## Goal
Translate this sentence from the news extract on Egypt into Spanish: "The Brotherhood strenuously denies any involvement in the attack."

Ashton arrived in Cairo on Wednesday for a two-day visit. This is her 4th visit to Cairo after the ouster of elected president Mohamed Morsi on July 3, 2013.
Meanwhile, the Parliamentary Assembly of the Council of Europe expressed "deep concern" on Thursday over death sentences handed down in Egypt against 528 people.
Meeting this week in Strasbourg, two PACE committees on political affairs and human rights denounced as "unacceptable" the mass death penalties for supporters of ousted president Morsi "on charges related to the events in July and August 2013, including the killing of a policeman".
The parliamentary assembly urged the Egyptian authorities to guarantee a fair trial for the defendants, "a pre-condition for its smooth democratic transition, in particular on the eve of presidential elections".
On 24 March, 528 individuals were sentenced to death in Egypt on charges related to the events leading to the ousting of the government of first democratically-elected president in 2013. At least 600 more individuals are currently under trial for similar charges.
All the defendants, including 397 people being tried in absentia, faced charges of committing violence in Minya, south of Cairo, in August 2013 following the violent dispersal by security forces of pro-democracy sit-ins in the capital and Giza, which left hundreds of protesters dead.
The international community, including officials from the United Nations, EU, the US and human rights watchdogs such as Amnesty International, have also condemned the death sentences.
PM enforces 'terrorist' Brotherhood verdict
Egyptian interim Prime Minister Ibrahim Mahlab on Thursday issued an executive order to put into effect an earlier court ruling designating the Muslim Brotherhood as a "terrorist organization."
Mahlab's decision, published in Egypt's official gazette, stipulated that anyone who " funds, participates in, organizes or promotes the group's activities in word, writing or by any other method" be subject to the terrorism-related articles of the Egyptian penal code.
The prime minister asked police forces to secure universities and students "against the terrorism of the Brotherhood."
Egypt's Court for Urgent Matters in February listed the Muslim Brotherhood – which propelled Morsi to power in 2012 polls – as a "terrorist" organization.
Last December, Egypt designated the Brotherhood as a "terrorist" organization following an attack on a Nile Delta security headquarters in which 16 people, mostly police, were killed.
The Brotherhood strenuously denies any involvement in the attack.
Mahlab's decision drew immediate rebuke from the Brotherhood.

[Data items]
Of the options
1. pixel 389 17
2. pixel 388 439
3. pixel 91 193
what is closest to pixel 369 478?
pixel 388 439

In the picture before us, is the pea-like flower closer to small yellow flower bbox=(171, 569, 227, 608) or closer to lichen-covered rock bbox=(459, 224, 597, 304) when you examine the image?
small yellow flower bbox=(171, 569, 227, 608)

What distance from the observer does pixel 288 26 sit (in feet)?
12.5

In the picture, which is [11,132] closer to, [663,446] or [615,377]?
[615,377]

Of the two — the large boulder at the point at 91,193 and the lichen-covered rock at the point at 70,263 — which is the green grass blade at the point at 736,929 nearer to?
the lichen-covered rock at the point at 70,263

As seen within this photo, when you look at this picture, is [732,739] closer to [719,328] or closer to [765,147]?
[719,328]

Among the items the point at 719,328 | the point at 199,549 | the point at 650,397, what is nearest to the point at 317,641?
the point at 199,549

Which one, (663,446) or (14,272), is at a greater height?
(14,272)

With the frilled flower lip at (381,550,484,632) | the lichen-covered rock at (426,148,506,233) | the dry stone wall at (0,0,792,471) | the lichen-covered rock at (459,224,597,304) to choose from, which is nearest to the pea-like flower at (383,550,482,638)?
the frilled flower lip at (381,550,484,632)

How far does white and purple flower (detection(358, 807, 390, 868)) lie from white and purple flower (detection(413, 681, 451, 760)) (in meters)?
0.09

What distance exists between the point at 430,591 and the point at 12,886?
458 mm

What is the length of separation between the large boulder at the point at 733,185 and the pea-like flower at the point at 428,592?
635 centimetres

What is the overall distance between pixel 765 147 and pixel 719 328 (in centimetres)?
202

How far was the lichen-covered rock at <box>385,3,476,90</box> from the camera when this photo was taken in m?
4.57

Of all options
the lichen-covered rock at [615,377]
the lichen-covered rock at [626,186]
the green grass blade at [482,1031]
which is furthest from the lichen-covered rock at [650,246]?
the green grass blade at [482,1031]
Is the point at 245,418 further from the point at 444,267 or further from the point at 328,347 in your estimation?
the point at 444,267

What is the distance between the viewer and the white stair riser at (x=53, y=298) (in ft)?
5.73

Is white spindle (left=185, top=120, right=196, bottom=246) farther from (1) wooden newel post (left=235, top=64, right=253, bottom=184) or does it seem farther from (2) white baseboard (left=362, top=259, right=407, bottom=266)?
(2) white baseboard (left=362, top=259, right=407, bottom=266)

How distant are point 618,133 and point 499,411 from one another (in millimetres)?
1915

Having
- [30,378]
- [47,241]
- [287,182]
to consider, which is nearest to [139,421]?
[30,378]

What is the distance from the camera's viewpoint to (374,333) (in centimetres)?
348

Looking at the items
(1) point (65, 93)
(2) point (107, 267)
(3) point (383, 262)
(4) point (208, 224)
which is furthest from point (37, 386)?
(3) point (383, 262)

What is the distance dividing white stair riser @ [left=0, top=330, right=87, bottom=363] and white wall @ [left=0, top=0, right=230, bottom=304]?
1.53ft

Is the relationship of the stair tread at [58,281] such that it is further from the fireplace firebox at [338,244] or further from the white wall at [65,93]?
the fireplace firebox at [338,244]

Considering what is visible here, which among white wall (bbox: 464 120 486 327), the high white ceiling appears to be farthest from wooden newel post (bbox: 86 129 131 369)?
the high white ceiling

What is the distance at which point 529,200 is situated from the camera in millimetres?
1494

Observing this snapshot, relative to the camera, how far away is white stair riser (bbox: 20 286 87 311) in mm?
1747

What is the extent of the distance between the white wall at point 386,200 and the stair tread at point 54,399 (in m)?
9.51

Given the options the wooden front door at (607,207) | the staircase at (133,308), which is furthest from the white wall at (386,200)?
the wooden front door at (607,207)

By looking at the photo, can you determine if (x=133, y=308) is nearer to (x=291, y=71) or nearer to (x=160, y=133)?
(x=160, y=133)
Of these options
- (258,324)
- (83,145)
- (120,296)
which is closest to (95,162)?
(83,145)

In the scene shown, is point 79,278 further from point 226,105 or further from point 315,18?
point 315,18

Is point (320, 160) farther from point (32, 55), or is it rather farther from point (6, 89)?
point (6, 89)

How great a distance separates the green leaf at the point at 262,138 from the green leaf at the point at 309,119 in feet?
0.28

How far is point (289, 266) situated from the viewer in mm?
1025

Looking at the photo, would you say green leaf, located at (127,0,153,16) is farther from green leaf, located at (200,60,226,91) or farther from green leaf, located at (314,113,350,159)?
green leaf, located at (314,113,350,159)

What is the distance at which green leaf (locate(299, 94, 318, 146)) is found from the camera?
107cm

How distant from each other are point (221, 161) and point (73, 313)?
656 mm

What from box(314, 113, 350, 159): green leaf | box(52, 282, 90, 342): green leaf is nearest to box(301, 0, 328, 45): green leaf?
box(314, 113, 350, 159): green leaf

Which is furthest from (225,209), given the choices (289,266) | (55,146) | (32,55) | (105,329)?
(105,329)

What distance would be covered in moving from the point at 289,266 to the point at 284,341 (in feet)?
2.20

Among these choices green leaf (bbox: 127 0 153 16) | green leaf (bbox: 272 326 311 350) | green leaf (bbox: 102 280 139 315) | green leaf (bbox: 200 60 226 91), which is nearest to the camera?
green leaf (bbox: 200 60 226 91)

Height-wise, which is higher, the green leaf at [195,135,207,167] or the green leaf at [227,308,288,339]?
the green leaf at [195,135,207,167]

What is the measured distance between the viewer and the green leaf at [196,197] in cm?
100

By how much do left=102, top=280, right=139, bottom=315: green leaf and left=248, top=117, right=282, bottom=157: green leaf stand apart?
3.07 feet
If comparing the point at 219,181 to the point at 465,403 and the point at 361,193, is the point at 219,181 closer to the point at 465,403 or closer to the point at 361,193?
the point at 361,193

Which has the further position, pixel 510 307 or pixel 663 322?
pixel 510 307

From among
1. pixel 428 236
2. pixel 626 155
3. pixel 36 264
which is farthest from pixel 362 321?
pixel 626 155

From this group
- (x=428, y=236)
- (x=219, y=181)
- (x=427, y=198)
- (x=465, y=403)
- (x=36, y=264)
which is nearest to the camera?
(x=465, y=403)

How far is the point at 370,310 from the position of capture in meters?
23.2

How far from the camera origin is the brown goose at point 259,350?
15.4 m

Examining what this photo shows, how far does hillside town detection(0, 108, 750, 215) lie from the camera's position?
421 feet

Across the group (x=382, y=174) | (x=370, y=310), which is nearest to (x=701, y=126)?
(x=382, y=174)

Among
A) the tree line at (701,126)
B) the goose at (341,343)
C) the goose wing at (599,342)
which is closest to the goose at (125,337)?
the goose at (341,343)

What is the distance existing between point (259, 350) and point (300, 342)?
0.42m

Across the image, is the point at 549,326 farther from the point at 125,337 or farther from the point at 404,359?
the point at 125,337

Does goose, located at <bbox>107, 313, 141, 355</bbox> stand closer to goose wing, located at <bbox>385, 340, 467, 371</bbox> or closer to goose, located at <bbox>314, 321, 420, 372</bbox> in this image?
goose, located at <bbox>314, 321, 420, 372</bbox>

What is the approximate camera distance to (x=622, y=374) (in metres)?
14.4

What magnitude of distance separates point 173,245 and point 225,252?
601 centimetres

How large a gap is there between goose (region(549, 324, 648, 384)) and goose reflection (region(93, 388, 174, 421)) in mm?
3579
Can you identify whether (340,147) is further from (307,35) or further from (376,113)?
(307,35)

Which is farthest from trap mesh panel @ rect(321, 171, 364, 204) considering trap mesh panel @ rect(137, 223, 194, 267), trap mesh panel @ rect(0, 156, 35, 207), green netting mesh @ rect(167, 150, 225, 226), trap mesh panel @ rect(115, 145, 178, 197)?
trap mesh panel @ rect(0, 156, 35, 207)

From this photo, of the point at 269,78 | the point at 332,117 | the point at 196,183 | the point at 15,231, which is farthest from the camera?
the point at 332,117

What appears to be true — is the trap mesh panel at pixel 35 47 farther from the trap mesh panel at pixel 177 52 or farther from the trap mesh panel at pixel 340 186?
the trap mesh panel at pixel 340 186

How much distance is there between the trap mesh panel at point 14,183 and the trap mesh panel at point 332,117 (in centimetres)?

## Result below
La Hermandad niega rotundamente cualquier implicación en el ataque.